[What to work on] Gather every line of the material below that contains the string "instances", and list those lines in their original order.
[Begin Data entries]
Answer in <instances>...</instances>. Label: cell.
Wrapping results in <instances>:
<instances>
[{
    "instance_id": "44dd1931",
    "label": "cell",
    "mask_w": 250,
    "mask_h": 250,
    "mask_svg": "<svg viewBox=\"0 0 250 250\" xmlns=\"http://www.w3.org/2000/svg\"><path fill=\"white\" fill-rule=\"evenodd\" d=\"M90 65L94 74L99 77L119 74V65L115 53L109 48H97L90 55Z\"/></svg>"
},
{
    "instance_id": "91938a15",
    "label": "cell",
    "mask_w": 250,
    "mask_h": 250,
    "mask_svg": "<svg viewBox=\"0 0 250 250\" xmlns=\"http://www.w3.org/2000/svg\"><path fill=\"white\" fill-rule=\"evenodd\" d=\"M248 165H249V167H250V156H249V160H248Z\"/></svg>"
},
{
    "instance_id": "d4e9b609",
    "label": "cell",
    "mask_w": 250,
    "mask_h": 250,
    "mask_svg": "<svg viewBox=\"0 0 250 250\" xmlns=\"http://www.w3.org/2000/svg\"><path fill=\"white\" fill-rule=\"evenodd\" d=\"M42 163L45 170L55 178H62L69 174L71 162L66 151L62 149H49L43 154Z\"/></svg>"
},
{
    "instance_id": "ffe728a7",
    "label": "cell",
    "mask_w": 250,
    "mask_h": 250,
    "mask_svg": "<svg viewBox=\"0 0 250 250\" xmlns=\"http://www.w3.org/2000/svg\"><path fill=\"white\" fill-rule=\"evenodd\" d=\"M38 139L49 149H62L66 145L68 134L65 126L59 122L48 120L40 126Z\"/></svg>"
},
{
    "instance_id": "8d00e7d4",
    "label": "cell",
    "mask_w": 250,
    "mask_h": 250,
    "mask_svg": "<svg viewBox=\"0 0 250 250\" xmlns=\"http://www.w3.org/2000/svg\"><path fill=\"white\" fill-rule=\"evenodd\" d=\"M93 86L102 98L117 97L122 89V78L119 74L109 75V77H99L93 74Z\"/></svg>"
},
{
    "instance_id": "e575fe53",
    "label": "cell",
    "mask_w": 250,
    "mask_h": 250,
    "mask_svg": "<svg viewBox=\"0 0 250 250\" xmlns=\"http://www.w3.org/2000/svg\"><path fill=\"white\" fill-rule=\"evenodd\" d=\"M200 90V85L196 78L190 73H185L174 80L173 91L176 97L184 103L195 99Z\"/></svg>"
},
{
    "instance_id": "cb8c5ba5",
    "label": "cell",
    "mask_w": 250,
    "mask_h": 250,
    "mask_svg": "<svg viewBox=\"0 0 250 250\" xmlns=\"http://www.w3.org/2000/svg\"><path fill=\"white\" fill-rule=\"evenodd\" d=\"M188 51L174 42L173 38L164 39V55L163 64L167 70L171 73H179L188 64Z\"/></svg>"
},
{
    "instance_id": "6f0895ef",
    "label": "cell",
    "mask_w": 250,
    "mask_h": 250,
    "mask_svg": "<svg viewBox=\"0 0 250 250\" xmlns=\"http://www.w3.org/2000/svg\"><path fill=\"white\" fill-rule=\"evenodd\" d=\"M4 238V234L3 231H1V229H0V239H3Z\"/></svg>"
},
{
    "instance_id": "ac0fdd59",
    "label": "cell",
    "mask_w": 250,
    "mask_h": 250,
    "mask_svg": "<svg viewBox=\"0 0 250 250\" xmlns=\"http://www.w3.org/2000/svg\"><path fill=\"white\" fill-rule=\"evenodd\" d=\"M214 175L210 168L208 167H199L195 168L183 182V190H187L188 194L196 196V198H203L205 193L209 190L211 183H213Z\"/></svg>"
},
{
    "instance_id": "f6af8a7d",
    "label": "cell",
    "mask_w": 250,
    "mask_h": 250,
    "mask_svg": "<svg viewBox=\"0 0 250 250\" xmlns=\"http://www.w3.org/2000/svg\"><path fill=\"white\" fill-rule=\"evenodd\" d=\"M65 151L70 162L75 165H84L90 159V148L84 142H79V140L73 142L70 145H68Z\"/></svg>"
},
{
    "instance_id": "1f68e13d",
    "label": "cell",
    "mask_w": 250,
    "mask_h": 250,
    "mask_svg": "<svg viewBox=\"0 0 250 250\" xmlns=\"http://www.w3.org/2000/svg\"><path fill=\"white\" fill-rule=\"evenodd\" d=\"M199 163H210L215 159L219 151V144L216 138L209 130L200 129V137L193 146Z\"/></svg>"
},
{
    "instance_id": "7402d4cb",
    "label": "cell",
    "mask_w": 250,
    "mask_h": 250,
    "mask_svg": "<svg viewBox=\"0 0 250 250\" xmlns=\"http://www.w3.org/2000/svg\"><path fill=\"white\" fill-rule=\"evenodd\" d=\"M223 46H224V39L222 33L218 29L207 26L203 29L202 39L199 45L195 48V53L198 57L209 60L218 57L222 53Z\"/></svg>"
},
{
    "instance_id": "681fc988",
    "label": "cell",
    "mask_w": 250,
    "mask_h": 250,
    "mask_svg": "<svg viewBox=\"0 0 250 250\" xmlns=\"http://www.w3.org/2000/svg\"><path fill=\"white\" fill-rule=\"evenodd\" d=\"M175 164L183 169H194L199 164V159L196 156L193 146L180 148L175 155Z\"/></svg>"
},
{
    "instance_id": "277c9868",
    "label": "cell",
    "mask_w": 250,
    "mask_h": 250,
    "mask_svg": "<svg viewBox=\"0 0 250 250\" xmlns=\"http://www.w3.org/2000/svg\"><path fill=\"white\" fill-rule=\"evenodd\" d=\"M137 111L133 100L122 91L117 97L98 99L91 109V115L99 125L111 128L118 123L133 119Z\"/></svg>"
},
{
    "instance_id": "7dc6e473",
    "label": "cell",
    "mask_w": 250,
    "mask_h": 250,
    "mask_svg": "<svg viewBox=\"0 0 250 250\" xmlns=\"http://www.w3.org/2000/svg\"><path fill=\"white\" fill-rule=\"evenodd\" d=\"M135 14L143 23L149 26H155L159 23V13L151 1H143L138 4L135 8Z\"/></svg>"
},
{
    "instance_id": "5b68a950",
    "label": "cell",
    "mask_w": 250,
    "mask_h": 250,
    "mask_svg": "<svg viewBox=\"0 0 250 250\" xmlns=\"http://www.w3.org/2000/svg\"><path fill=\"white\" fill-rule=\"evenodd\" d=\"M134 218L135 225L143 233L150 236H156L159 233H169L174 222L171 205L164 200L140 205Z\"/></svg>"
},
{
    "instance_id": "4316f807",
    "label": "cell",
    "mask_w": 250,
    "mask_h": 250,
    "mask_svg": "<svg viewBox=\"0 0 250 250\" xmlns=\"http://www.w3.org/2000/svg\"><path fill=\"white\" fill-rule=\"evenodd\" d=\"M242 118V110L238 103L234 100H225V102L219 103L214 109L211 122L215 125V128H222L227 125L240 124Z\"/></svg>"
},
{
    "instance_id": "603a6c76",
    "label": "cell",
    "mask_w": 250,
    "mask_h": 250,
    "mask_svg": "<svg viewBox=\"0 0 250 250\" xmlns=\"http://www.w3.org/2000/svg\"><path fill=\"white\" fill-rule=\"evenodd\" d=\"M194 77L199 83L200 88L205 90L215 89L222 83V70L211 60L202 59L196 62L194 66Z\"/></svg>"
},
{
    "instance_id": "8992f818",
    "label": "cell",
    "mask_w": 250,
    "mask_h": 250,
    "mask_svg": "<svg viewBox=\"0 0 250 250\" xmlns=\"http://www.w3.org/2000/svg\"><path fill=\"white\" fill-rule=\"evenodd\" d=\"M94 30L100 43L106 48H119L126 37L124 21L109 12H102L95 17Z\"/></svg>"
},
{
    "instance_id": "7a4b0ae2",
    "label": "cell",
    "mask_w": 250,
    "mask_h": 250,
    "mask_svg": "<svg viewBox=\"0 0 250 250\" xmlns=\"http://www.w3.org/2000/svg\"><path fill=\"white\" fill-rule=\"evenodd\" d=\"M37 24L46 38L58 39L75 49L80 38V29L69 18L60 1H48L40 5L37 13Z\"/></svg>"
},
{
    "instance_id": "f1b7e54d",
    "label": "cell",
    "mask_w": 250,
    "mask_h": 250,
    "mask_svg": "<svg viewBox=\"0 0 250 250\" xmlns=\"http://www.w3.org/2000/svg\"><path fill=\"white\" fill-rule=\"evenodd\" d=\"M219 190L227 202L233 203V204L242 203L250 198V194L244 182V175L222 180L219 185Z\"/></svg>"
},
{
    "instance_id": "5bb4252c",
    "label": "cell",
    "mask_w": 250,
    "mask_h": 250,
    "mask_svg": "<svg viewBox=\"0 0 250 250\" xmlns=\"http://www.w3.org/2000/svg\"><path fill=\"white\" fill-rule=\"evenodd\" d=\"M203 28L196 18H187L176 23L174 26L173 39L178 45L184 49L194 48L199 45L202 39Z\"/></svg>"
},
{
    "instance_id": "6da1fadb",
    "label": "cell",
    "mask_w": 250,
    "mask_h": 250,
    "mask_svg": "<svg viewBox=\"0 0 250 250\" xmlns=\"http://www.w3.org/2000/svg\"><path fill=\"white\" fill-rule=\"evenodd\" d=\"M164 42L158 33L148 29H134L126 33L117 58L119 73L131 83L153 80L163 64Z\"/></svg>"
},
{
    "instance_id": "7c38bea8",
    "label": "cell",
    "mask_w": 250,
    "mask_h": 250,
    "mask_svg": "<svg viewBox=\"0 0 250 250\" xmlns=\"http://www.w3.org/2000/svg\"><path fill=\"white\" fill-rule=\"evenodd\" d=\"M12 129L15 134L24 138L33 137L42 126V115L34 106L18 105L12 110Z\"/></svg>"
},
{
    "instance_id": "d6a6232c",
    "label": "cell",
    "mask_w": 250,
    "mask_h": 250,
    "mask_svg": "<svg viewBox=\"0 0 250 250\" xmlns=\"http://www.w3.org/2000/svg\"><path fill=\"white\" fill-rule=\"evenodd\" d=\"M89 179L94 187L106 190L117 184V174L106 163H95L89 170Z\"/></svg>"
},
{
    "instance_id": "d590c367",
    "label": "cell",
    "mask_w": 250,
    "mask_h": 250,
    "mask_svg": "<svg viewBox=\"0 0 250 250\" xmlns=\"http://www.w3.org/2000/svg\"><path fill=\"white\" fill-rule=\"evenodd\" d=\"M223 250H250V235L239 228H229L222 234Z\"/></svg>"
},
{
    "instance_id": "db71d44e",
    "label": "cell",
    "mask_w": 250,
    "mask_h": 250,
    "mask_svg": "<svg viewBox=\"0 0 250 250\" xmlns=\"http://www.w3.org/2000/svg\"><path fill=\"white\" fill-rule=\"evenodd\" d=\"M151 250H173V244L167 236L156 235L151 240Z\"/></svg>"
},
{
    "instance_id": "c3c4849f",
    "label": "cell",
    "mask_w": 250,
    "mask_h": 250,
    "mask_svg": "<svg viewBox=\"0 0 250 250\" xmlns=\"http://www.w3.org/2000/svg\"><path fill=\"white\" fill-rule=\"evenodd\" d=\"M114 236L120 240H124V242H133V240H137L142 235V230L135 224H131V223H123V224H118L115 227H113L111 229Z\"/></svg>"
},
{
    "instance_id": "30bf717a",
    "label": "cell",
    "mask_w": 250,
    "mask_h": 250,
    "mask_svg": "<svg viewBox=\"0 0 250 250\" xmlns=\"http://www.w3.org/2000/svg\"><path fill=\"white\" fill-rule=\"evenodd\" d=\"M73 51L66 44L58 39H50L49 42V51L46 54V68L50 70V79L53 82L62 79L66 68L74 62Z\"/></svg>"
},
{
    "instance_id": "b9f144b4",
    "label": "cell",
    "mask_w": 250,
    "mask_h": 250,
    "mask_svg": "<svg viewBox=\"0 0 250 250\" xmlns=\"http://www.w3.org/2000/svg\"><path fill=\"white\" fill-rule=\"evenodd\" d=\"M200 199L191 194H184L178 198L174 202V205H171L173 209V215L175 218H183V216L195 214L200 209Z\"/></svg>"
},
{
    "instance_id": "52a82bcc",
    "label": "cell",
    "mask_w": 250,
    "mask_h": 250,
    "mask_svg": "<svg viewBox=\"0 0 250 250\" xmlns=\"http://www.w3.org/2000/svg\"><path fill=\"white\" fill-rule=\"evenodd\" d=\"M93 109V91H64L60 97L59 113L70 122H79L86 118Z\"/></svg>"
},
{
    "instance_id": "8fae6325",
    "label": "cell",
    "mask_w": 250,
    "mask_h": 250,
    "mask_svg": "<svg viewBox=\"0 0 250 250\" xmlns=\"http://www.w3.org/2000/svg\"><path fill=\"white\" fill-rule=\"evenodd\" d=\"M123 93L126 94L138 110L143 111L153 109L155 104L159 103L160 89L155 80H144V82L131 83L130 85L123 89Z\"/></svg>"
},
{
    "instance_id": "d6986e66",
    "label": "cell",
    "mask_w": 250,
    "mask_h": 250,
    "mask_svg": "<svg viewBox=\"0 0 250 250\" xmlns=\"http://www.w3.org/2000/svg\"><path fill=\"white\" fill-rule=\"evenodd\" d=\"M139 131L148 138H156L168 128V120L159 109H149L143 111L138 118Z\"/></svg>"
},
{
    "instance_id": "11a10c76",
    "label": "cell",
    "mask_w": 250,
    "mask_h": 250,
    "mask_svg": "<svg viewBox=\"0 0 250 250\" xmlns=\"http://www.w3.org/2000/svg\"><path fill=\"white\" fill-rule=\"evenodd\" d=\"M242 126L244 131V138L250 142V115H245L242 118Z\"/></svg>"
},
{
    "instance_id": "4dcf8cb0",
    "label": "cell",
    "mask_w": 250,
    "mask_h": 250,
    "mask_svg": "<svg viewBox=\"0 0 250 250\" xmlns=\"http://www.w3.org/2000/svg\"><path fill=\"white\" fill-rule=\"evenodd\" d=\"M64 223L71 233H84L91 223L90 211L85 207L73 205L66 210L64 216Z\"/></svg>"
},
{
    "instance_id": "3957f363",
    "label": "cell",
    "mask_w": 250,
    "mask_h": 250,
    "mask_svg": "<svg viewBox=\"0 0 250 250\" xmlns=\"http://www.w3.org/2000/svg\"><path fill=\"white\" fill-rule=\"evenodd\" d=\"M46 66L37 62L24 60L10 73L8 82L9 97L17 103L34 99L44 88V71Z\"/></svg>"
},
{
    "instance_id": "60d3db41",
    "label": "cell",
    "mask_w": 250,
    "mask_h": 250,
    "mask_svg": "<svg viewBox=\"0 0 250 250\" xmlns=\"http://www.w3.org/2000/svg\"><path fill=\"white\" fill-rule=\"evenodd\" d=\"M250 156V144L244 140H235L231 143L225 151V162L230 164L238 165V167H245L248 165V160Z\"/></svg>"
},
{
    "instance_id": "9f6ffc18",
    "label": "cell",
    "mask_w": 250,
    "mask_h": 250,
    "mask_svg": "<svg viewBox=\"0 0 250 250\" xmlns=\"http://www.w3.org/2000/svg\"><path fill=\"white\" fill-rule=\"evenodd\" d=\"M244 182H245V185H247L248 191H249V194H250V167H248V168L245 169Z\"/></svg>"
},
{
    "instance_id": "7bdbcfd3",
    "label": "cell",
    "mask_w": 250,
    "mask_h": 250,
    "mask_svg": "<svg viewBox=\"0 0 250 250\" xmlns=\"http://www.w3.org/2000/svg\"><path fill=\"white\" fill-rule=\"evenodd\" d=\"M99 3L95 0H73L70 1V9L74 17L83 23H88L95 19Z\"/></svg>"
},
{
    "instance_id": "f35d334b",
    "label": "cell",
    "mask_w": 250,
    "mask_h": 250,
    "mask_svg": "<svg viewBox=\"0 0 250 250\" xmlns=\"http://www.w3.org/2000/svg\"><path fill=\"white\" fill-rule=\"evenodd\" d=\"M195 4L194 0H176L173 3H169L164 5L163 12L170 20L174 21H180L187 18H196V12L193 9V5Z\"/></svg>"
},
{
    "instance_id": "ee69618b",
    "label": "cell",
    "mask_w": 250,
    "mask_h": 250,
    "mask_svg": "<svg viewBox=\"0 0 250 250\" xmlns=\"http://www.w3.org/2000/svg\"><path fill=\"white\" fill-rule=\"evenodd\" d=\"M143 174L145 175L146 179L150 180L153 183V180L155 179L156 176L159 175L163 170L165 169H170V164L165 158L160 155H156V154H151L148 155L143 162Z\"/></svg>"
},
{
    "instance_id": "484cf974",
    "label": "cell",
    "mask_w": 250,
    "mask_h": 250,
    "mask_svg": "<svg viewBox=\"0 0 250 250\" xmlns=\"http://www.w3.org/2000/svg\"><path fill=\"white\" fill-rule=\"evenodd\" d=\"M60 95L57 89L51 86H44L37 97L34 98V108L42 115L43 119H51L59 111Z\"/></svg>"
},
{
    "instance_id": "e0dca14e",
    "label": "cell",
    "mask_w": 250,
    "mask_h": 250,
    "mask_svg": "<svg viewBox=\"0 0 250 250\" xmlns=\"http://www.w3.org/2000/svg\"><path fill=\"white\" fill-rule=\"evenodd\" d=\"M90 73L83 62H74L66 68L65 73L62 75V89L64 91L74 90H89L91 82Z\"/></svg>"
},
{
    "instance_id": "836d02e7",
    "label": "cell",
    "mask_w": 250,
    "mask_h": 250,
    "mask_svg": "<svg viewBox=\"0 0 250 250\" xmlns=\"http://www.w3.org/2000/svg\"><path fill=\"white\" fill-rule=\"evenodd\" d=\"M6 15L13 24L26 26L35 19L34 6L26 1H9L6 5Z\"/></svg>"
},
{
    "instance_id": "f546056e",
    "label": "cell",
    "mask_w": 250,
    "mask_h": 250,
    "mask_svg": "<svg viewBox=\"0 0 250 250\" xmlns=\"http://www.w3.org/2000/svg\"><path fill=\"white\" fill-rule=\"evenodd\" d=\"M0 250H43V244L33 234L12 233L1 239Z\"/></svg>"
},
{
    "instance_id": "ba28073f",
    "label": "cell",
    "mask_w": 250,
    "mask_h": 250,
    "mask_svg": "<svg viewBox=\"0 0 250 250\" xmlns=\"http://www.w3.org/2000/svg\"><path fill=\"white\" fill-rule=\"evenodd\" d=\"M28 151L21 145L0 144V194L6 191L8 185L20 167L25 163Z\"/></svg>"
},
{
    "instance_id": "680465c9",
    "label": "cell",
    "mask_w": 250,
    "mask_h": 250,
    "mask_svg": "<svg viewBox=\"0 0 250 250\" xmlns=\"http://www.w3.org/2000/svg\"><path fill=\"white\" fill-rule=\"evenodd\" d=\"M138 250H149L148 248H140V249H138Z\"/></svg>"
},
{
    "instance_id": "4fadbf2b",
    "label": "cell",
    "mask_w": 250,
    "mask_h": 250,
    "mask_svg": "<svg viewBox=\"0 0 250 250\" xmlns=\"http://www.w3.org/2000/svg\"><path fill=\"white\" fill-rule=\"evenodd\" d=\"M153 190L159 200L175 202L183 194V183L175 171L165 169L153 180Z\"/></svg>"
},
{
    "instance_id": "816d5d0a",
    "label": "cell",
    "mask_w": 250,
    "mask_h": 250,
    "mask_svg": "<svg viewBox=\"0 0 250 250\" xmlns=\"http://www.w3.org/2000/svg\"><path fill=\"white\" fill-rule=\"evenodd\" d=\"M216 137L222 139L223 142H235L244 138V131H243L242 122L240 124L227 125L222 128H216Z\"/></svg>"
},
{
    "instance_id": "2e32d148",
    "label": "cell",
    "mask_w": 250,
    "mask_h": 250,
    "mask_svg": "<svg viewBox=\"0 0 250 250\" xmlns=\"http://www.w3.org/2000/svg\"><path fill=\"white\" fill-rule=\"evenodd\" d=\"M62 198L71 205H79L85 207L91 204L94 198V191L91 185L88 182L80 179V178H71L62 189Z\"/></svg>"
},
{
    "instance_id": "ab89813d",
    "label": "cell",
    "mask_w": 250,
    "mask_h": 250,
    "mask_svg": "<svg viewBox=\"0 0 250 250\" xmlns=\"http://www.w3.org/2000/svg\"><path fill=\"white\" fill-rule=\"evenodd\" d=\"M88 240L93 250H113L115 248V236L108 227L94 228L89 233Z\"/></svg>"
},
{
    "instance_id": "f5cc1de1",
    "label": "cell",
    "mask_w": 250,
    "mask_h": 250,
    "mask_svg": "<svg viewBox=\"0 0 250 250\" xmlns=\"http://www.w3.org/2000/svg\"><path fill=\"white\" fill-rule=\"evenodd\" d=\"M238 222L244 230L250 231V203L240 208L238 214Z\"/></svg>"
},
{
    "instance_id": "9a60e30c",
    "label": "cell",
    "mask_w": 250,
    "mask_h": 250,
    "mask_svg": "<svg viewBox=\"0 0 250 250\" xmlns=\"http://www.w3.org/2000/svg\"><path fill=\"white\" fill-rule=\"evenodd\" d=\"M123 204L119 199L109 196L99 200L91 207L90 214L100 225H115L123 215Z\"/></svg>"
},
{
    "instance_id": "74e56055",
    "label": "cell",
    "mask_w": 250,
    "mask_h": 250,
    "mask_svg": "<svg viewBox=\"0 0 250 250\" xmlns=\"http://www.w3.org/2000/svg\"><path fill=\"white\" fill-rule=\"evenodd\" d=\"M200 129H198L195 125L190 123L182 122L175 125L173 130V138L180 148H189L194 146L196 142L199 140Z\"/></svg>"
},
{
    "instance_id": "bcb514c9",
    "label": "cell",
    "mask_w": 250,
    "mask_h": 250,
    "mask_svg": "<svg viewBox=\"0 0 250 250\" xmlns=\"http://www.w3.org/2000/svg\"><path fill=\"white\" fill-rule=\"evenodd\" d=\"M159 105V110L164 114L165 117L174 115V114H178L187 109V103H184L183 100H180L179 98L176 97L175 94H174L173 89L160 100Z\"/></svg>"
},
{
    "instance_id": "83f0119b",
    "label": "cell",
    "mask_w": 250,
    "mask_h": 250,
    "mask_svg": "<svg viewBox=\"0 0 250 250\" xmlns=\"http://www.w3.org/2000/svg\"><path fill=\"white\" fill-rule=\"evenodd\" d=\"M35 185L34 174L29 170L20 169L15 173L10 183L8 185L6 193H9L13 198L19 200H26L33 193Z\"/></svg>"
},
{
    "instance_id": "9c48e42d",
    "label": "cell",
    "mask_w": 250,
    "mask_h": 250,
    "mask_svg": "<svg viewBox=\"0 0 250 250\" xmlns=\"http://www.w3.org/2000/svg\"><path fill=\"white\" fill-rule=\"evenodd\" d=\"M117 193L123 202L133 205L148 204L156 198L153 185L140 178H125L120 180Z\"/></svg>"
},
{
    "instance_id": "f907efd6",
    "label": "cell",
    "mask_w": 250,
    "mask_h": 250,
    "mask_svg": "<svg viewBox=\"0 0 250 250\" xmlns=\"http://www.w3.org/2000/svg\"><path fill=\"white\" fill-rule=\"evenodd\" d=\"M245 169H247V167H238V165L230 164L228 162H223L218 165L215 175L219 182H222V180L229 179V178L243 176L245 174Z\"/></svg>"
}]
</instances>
[End Data entries]
[Response to this task]
Answer in <instances>...</instances>. Label: cell.
Wrapping results in <instances>:
<instances>
</instances>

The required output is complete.